◆ INPUT RECORDS
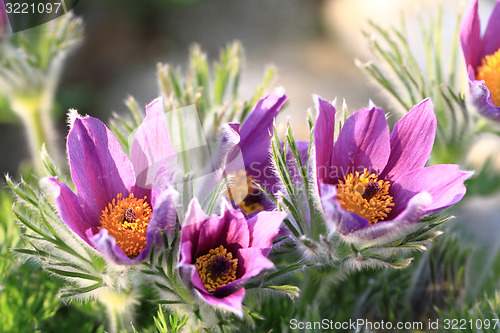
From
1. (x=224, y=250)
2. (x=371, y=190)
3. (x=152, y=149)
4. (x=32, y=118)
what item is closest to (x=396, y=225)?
(x=371, y=190)

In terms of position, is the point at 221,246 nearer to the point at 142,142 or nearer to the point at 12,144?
the point at 142,142

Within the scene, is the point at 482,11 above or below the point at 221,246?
above

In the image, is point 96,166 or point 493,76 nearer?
point 96,166

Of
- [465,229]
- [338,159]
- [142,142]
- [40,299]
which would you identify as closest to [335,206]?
[338,159]

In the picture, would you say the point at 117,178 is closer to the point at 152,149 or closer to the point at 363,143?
the point at 152,149

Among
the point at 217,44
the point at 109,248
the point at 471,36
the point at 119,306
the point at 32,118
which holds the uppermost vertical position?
the point at 217,44

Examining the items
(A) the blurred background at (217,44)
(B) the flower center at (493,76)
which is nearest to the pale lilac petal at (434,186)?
(B) the flower center at (493,76)
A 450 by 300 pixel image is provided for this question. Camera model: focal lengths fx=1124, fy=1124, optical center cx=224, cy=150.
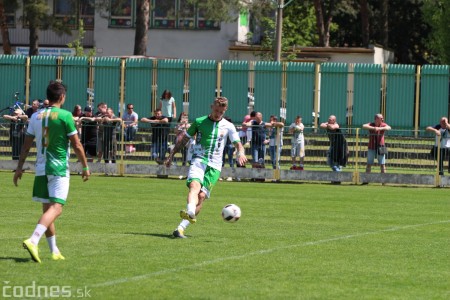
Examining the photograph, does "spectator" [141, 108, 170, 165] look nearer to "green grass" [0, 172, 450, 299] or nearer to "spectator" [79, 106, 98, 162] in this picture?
"spectator" [79, 106, 98, 162]

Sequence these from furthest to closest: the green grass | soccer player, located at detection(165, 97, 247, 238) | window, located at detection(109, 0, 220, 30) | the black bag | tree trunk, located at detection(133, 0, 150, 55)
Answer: window, located at detection(109, 0, 220, 30)
tree trunk, located at detection(133, 0, 150, 55)
the black bag
soccer player, located at detection(165, 97, 247, 238)
the green grass

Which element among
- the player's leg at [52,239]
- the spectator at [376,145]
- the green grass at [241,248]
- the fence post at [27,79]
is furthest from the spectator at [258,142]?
the player's leg at [52,239]

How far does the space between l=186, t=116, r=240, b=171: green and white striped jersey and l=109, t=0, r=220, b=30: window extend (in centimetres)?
4357

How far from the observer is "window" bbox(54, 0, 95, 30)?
6331 cm

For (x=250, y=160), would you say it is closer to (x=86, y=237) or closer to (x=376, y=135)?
(x=376, y=135)

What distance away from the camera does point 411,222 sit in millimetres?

◆ WHAT THIS TASK INVOLVES
Copy every row above word for word, leaving out the pictures.

◆ RESPONSE
From
1. (x=224, y=250)
2. (x=371, y=190)
3. (x=152, y=149)
4. (x=32, y=118)
what item is closest to (x=396, y=225)?
(x=371, y=190)

In terms of position, is the point at 221,246 nearer to the point at 142,142 or nearer to the point at 12,144?
the point at 142,142

Within the scene, is the point at 482,11 above or below the point at 221,246?
above

In the image, is point 96,166 or point 493,76 nearer?
point 96,166

Of
- [465,229]
- [338,159]
- [142,142]
- [40,299]
which would you identify as closest to [335,206]?
[338,159]

In the picture, would you say the point at 117,178 is closer to the point at 152,149 or closer to the point at 363,143?
the point at 152,149

Among
the point at 217,44
the point at 109,248
the point at 471,36
the point at 119,306
the point at 32,118
which holds the uppermost vertical position?
the point at 217,44

Examining the items
(A) the blurred background at (217,44)
(B) the flower center at (493,76)
which is nearest to the pale lilac petal at (434,186)?
(B) the flower center at (493,76)
A 450 by 300 pixel image is provided for this question. Camera model: focal lengths fx=1124, fy=1124, optical center cx=224, cy=150.
Examining the photograph, does "spectator" [141, 108, 170, 165] look nearer to "green grass" [0, 172, 450, 299] or nearer to "spectator" [79, 106, 98, 162] in this picture?
"spectator" [79, 106, 98, 162]

Sequence these from furthest to closest: the green grass | soccer player, located at detection(165, 97, 247, 238) | window, located at detection(109, 0, 220, 30) | the black bag | tree trunk, located at detection(133, 0, 150, 55)
Answer: window, located at detection(109, 0, 220, 30)
tree trunk, located at detection(133, 0, 150, 55)
the black bag
soccer player, located at detection(165, 97, 247, 238)
the green grass

Which element among
- the player's leg at [52,239]
- the spectator at [376,145]
- the green grass at [241,248]
- the fence post at [27,79]
is furthest from the spectator at [258,142]?
the player's leg at [52,239]

How far does the space between l=186, t=116, r=240, b=171: green and white striped jersey and l=109, t=0, r=220, b=30: window extend (in centimetres)?
4357

How far from the observer is "window" bbox(54, 0, 95, 30)?
6331 cm

For (x=250, y=160), would you say it is closer to (x=86, y=237) or closer to (x=376, y=135)?
(x=376, y=135)

What distance away from the camera does point 411,222 sit in millimetres?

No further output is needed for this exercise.